董园面无表情地看着他,把手里的酒瓶往墙上掼。
瓶渣飞溅,满屋酒味。
她像是醉了,又没醉。
站起身,一把掀翻面前的桌子。
接着就是椅子,全部踢翻在地。
她在发泄,在反抗过往的委屈,不公。
可惜已经晚了,她只能对着桌椅板凳去发泄。
然后,她转过身,喘息着推开卧室门。
来到床边。
柔声喊:“小雨,妈妈带你去医院好不好?”
她碰到阮雨的手臂,阮雨控制不住地轻颤了下,而后睁开眼。
董园收回手,哭着从柜子里拿了上衣和裤子给她穿上。
她背对着阮雨,跪在地上,抓住她的胳膊搭在肩头,感受到她颤抖的身体。
董园终于抑制不住地痛哭起来。
“妈妈,妈妈带你走。
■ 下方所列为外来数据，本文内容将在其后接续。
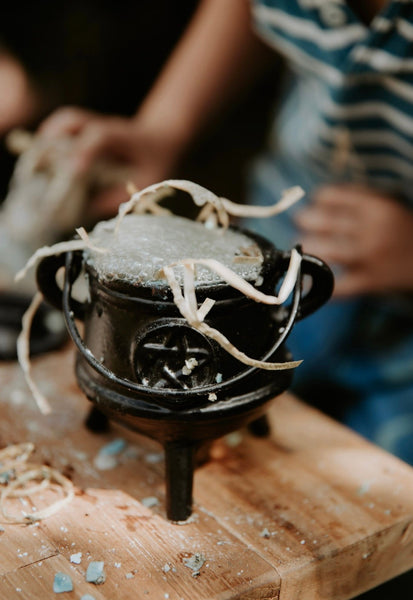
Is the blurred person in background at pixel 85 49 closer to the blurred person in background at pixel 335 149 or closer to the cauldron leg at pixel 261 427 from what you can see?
the blurred person in background at pixel 335 149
”她胡乱擦了把脸,可眼泪还是汹涌而下,她站起身,揽住阮雨的腿弯,把她背在背上,“妈妈这就带你走,以后,你想干什么就干什么,想吃就吃,想睡就睡,好不好?”
阮雨的身体还在颤抖着,眼泪沾湿她的颈侧。
董园背着她往外走。
阮大成捂着脑袋,拦住路,“你不能带她出去,而且我也没同意离婚。”
“让开-----”
董园红着眼,流着泪,歇斯底里地嘶吼。
“谁敢挡我的路,我就杀了谁。”
她抬脚把地上的玻璃碎片往阮大成身上踢,又狠狠给了他一脚。
阮大成的脖子被玻璃扎伤,怒极了,直呼疯子疯子。
大门开了,纪冰听见声音走进来。
董园背着阮雨,跟她擦身而过。
纪冰脖子上被勒出的红痕已经发紫,双眼红肿,嘴唇裂开好几道口子,脸色憔悴不堪。